This module allows Spiderfoot to search local databases. This might be useful, when you want to include databases of leaks and breaches.
You can find the original Spiderfoot project here: https://github.com/smicallef/spiderfoot. They are amazing <3!
It is not included in Spiderfoots standard installation, because it is not how Spiderfoot was designed to work. But because I have developed this module, since I think it is useful, I wanted to make it available to others.
To use it, just copy the sfp_local_data.py to the modules directory of your Spiderfoot installation
If you want to read more about it, you can check out my blog: https://security-by-accident.com/beyond-the-web-spiderfoot/
Datasets have to be stored on the local machine. If you want to make them available for Spiderfoot, you have to include their full path in the settings of the module. Multiple files can be specified in a comma separated list. Below the path configuration you can select what kinds of data the module should listen for. So, if that kind of data is found during your scan, the module will automatically start searching for it in your local files. Do not forget to click “Save Changes”.

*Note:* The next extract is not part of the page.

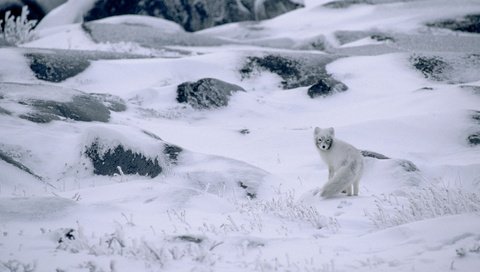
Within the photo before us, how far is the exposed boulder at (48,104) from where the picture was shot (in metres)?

Afterwards you can select the module in the scan settings in the “By Module” tab.
If the scan finds anything in your local dataset, it will report the filename, line and content back as “Raw Data from RiRs/APIs”.
This implementation was able to search a 30GB file in 3 minutes, which will slow the search process down, if a lot of data is present. Possible speed improvements could be done by implementing ripgrep, but this would require additional libraries. If you have any improvements, I am looking forward to your Pull Requests on Github.